Factoids one might must learn about these pores for exam functions include:

They are missing in the newborn, and build by the fourth year of ageThey are even more common in the apical areas of the lobesThey are though to flourish in size and also become confluent through ageTheir major function is to allow collateral ventilation between alveoli

 In textpublications (eg. the 8th edition of Nunn"s), their useful definition is primarily sassist to be "interalveolar air drift" (Reich & Abouav, 1965), or some variation thereupon. Given that they are clogged with lung surfactant, one could intend that the duty of the pores of Kohn more than likely has actually more to perform via cell migration in between alveoli than gas exadjust, but in truth these pores are not totally pointless as mediators of ventilation. 

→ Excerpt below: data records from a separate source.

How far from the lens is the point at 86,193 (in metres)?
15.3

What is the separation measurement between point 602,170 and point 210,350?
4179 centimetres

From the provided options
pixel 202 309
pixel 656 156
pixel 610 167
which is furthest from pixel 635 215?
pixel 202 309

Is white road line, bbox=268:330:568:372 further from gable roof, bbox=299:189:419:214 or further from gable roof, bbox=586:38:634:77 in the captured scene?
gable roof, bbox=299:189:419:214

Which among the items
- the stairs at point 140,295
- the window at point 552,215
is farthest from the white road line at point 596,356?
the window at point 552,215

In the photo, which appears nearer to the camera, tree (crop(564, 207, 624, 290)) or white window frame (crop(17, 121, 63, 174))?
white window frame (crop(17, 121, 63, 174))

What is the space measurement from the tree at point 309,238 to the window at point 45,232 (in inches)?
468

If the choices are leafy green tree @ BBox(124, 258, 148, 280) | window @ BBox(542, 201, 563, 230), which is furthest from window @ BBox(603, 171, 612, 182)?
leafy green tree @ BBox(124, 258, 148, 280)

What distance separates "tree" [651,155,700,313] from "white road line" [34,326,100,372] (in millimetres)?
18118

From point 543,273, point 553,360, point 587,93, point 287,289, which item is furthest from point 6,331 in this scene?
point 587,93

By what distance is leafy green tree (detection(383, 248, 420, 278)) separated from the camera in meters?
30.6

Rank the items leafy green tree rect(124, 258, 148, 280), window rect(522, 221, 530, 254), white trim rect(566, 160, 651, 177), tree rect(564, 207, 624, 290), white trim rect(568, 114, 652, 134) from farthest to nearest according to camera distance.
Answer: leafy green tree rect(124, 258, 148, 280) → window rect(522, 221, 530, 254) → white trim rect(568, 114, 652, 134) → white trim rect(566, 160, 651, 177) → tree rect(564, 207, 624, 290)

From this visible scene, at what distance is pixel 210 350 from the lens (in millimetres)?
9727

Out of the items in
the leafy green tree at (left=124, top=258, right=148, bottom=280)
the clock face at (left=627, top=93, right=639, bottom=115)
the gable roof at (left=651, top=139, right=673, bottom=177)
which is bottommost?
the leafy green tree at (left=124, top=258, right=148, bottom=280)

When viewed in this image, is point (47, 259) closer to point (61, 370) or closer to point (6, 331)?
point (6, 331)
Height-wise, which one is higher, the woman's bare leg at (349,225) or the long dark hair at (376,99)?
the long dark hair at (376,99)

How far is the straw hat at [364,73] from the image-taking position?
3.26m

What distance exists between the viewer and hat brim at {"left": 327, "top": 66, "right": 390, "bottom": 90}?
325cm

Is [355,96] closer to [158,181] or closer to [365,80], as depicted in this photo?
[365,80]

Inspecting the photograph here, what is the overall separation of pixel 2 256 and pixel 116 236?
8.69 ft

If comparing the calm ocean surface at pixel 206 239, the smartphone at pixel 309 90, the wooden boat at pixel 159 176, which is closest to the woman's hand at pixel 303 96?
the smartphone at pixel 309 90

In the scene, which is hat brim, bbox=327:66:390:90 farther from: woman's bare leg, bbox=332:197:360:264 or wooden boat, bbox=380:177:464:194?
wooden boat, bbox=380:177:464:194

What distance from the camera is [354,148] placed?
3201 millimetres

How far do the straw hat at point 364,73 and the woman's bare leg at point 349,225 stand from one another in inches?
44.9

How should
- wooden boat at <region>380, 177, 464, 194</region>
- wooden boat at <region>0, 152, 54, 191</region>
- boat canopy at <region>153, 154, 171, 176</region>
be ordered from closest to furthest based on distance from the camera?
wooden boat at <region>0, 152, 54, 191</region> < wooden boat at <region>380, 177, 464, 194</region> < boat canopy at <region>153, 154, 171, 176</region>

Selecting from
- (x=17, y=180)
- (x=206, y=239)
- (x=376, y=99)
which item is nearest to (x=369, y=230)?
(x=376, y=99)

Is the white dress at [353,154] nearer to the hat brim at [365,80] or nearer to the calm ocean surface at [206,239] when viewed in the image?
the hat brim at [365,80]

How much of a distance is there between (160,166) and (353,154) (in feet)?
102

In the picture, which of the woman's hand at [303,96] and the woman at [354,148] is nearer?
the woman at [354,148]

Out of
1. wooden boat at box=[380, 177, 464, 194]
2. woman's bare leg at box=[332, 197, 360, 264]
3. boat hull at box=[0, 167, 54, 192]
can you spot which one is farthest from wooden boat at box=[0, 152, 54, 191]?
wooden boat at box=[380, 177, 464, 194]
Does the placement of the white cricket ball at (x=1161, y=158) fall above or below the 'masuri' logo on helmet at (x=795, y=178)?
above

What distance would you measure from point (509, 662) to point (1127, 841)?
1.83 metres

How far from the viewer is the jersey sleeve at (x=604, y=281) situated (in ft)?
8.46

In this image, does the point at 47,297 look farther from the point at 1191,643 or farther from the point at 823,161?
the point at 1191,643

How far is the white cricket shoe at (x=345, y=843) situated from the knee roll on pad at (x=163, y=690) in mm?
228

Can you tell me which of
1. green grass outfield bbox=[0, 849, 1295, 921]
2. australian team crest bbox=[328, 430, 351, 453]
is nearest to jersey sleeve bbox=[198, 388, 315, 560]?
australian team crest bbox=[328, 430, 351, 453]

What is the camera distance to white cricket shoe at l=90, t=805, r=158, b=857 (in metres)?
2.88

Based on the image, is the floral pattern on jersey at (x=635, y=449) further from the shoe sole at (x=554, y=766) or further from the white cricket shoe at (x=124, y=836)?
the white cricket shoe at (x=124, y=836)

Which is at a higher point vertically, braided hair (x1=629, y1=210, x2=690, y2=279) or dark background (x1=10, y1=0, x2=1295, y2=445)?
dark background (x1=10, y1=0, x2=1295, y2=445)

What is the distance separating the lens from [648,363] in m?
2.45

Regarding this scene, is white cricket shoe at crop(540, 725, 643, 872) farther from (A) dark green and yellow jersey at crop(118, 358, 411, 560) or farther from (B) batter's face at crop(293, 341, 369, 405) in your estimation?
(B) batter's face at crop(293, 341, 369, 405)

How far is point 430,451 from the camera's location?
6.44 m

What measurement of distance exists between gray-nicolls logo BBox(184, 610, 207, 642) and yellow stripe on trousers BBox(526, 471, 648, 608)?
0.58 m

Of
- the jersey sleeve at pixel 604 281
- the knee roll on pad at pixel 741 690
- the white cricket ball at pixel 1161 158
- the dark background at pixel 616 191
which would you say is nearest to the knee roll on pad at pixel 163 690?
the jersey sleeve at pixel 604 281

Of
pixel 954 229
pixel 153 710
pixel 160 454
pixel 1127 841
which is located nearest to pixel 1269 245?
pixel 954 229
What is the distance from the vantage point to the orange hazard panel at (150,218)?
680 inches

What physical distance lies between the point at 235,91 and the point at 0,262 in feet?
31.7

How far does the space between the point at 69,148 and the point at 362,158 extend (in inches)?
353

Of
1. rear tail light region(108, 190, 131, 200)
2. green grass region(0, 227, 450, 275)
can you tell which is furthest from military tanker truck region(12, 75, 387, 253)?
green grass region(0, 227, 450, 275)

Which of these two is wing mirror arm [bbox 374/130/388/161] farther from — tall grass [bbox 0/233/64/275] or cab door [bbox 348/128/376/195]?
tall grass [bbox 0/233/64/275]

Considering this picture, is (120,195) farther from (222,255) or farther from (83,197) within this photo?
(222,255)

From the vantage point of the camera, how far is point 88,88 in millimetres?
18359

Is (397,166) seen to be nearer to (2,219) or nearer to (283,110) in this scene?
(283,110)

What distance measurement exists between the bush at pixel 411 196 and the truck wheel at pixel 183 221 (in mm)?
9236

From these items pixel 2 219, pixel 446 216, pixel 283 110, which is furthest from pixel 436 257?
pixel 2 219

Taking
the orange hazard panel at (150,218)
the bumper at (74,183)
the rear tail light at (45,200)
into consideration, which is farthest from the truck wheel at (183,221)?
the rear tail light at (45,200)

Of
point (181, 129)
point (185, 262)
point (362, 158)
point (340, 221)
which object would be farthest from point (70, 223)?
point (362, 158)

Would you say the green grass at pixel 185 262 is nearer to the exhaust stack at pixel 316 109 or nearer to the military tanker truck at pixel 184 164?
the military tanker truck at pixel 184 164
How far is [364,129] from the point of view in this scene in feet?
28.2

This hypothesis stands as much as the test of comparative biology. For instance, collateral circulation could be perceived as an additional mechanism of equivalent ventilation and also perfusion; for this reason wherever before such a mechanism is well-emerged the reliance on various other V/Q corresponding mechanisms (eg. hypoxic pulmonary vasoconstriction) is diminiburned. This is in reality exactly what you check out in pets. Kuriyama et al (1981) reasoned that "if collateral ventilation helps store interregional oxygen tensions homogeneous, then in its absence, neighborhood ventilation-perfusion balance must depend on arterial constriction", and tested this by looking at the muscularity of pulmonary arteries in animals, by means of measuring their propensity to develop pulmonary hyperstress and anxiety at high altitude. Cattle, via their thick septa and also bad collateral ventilation, are very at risk to high altitude pulmonary hyperstress and anxiety, whereas dogs and also lamb did not have actually this trouble.